-- Aim of the task --
Copy the material word for word, from its beginning through the line containing "582 centimetres". Stop after that line.

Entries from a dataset
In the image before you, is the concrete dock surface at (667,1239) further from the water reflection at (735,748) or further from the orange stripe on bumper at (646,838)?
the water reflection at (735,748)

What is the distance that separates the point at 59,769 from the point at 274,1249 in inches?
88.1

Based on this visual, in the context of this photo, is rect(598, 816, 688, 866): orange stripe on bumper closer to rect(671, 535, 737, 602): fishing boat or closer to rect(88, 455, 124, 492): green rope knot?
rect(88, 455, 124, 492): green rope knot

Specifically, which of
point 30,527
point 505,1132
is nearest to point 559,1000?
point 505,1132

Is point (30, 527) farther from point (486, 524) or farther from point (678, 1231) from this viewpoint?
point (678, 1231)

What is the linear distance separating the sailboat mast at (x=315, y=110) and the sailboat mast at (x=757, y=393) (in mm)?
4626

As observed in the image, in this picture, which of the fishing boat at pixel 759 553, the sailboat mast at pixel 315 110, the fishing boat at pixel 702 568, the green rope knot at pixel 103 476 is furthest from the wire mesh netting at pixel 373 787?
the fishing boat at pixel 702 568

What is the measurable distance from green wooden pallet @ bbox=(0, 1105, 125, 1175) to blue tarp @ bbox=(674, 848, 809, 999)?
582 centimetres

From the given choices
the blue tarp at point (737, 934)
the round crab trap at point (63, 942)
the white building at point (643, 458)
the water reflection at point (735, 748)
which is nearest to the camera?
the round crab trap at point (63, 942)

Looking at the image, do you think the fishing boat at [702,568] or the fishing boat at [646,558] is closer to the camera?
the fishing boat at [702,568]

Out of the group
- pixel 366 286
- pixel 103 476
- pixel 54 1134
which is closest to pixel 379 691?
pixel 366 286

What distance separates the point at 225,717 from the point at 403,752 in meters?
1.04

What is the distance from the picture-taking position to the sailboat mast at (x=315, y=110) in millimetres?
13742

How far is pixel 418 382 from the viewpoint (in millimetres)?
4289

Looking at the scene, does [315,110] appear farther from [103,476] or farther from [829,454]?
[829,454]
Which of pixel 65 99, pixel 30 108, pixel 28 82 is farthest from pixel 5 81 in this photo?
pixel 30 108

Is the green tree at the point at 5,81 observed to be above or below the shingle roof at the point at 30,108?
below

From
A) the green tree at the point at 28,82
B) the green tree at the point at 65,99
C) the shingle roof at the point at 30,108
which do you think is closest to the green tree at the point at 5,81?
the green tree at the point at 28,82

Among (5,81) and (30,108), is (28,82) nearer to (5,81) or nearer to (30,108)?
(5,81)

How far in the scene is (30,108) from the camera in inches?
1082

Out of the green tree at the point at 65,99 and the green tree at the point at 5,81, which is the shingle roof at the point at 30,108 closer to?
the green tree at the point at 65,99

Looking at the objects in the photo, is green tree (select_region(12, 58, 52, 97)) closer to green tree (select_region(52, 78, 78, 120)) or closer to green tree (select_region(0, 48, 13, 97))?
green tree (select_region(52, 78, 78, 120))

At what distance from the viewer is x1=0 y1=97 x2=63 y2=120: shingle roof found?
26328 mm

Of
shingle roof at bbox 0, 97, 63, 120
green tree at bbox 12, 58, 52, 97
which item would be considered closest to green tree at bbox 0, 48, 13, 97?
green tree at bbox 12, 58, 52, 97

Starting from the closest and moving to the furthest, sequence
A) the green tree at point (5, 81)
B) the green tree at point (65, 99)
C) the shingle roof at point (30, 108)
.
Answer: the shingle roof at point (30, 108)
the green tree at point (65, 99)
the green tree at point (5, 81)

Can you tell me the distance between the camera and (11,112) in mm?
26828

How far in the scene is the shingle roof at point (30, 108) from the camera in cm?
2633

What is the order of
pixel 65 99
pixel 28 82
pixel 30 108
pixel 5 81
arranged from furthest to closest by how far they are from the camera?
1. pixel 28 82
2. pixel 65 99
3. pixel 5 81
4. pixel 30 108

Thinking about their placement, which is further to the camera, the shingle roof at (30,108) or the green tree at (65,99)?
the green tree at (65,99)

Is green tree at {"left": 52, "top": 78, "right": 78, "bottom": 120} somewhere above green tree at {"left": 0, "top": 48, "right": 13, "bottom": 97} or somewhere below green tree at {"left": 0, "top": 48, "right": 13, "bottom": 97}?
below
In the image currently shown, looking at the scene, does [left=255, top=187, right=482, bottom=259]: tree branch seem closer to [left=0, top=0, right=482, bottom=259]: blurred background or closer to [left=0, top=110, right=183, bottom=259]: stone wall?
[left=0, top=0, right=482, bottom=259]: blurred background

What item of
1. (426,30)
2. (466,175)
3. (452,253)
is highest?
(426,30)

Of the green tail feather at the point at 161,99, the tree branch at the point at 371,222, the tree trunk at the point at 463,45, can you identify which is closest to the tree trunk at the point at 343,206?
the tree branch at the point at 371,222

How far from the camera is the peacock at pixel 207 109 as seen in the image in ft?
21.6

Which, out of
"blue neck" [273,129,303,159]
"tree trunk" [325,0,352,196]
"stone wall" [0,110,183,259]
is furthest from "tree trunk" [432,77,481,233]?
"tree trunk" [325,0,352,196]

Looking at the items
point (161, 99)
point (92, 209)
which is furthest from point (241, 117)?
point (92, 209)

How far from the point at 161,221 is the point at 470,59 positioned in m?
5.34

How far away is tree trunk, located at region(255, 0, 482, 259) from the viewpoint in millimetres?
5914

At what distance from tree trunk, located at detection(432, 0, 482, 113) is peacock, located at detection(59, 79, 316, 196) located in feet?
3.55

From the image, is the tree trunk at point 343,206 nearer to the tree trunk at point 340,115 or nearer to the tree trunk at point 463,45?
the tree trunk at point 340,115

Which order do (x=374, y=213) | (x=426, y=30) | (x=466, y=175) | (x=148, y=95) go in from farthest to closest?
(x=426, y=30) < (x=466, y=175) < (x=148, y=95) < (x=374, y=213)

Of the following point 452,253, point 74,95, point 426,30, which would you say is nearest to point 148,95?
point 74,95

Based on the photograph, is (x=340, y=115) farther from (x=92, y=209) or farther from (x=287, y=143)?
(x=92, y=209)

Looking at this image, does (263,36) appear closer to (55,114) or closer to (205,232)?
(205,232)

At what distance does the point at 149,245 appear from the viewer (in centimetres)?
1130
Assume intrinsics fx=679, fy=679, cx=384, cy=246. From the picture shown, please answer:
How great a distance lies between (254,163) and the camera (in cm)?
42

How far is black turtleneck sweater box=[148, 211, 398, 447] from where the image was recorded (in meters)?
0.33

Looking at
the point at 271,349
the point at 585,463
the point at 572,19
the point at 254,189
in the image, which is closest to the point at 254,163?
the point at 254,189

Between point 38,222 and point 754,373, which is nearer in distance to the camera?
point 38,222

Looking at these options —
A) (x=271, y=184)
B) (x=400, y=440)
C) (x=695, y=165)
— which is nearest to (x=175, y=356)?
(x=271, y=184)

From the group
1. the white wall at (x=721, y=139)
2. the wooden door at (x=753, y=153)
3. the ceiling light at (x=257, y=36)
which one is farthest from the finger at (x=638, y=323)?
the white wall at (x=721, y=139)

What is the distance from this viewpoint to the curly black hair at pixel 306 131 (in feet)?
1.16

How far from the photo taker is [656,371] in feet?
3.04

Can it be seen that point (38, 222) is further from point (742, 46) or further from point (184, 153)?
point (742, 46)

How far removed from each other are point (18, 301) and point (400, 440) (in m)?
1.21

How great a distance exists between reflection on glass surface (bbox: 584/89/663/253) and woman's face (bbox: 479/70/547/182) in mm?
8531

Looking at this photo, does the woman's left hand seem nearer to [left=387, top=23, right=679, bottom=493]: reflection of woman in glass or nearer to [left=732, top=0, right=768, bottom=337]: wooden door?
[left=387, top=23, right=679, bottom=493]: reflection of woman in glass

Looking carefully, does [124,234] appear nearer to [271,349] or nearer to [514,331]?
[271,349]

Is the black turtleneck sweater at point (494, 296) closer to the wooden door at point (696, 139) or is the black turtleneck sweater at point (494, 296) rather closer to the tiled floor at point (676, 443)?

-- Written solution --
In the image before you, is the concrete dock surface at (667,1239) further from the water reflection at (735,748) or further from the orange stripe on bumper at (646,838)?
the water reflection at (735,748)

What is the distance that separates the point at 59,769 from the point at 274,1249 in inches?
88.1

Based on this visual, in the context of this photo, is rect(598, 816, 688, 866): orange stripe on bumper closer to rect(671, 535, 737, 602): fishing boat or closer to rect(88, 455, 124, 492): green rope knot?
rect(88, 455, 124, 492): green rope knot

Specifically, which of
point 30,527
point 505,1132
is nearest to point 559,1000?
point 505,1132

Is point (30, 527) farther from point (486, 524) or farther from point (678, 1231) from this viewpoint?
point (678, 1231)

What is the linear distance separating the sailboat mast at (x=315, y=110) and the sailboat mast at (x=757, y=393) (in mm)?
4626

As observed in the image, in this picture, which of the fishing boat at pixel 759 553, the sailboat mast at pixel 315 110, the fishing boat at pixel 702 568, the green rope knot at pixel 103 476 is furthest from the wire mesh netting at pixel 373 787?
the fishing boat at pixel 702 568

What is the measurable distance from green wooden pallet @ bbox=(0, 1105, 125, 1175) to blue tarp @ bbox=(674, 848, 809, 999)?
582 centimetres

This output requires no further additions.